Q1: Construction of LongBench-Cite

Yes, LongBench-Cite is a concatenation of existing datasets from LongBench-Chat and LongBench. We combine them for unified and convenient evaluation and benchmarking. A difference is that we require the models to generate long-form responses for all instances, while the original LongBench asks the models to only output the answer phrase for the QA tasks, which is not suitable for citation generation.

Q2: Regarding the Cohen's Kappa

As shown in Table 7, the citation recall/precision at the sentence/citation level measured by GPT-4o and human are compared in the Cohen's Kappa calculation.

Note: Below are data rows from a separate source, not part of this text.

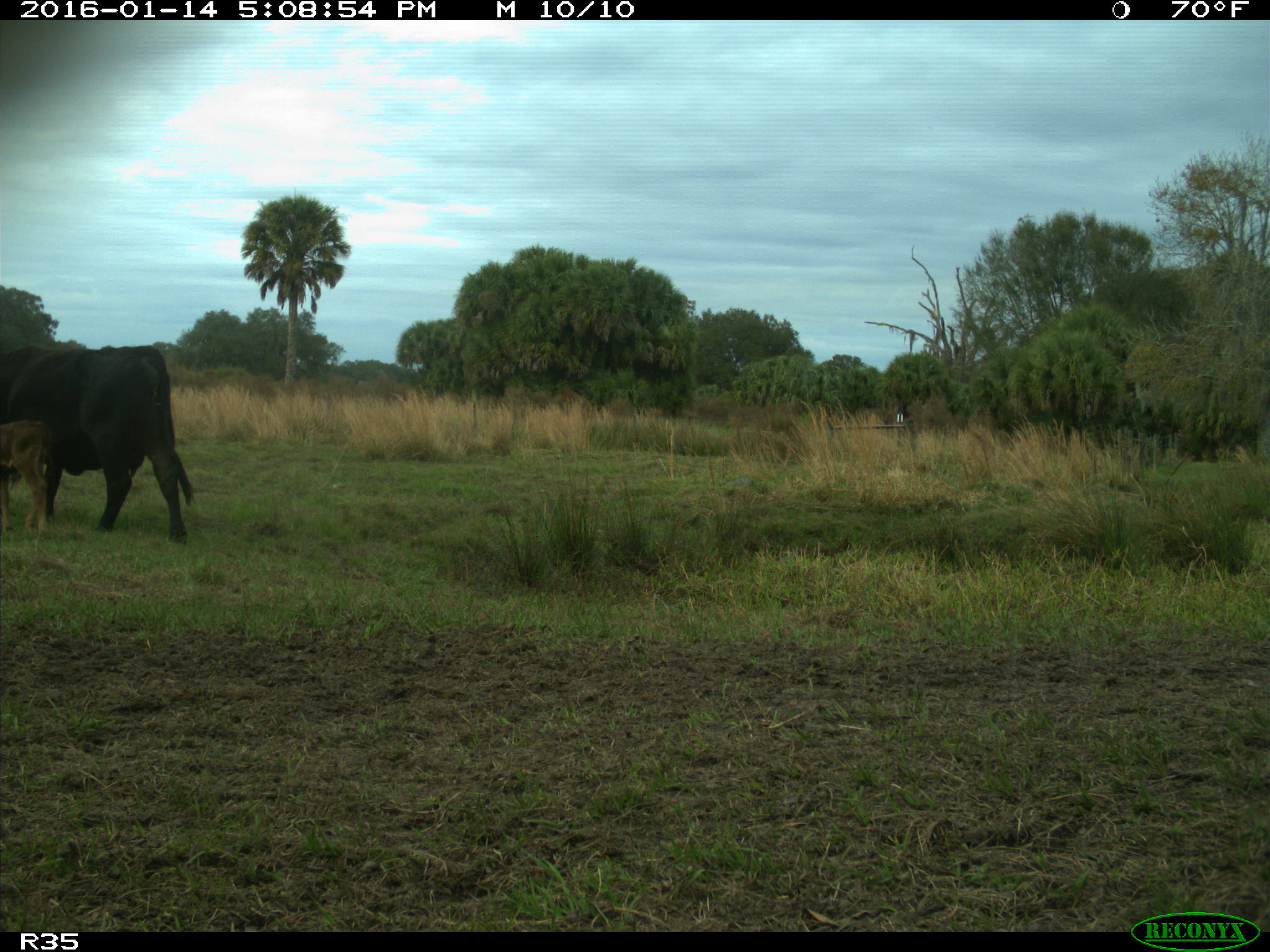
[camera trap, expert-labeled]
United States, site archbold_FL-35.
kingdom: Animalia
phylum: Chordata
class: Mammalia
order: Artiodactyla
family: Bovidae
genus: Bos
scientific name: Bos taurus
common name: domestic cow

Q3: Using CoF to do the LQAC task

Yes, CoF can be directly used for the LQAC task. However, the main disadvantage is that the complex pipeline will significantly prolong user waiting time, while the fine-tuned models can generate the in-line citations on the fly, which basically does not increase the inference time compared to vanilla long-context QA.

Q4: Regarding the GPT-4o evaluation for itself

In the evaluation for correctness, there is indeed a risk that GPT-4o will assign higher scores for itself, as found by previous works. However, since we focus more on the correct ratio, which is a relative ratio, the influence will be alleviated. In addition, because the evaluation of citation recall and precision is similar to sentence-level NLI tasks, GPT-4o would not present obvious bias.

Q6: Regarding the "lost-in-the-middle" phenomenon

Yes, we notice some "lost-in-the-middle" phenomenon for vanilla LongSFT models. Though [1] has shown that using self-instruct QA data can achieve all-green performance on the simple "needle-in-a-haytask" test, we found that when faced with a query that requires a global view, LongSFT models tend to use more information from the head part of the context and only roughly utilize or even ignore the rest of the context (Section 4.2.1). In contrast, the generated citation numbers allow LongCite models to be aware that current response content has covered which parts of the context, so that they can utilize different parts of context more uniformly, resulting in a more comprehensive response.

Q8: Citing non-contiguous sentences

Yes, our models support such citations such as [1-2][5-5], as shown in Table 10.

[1] Longalign: A recipe for long context alignment of large language models. Bai et al. Findings of EMNLP 2024.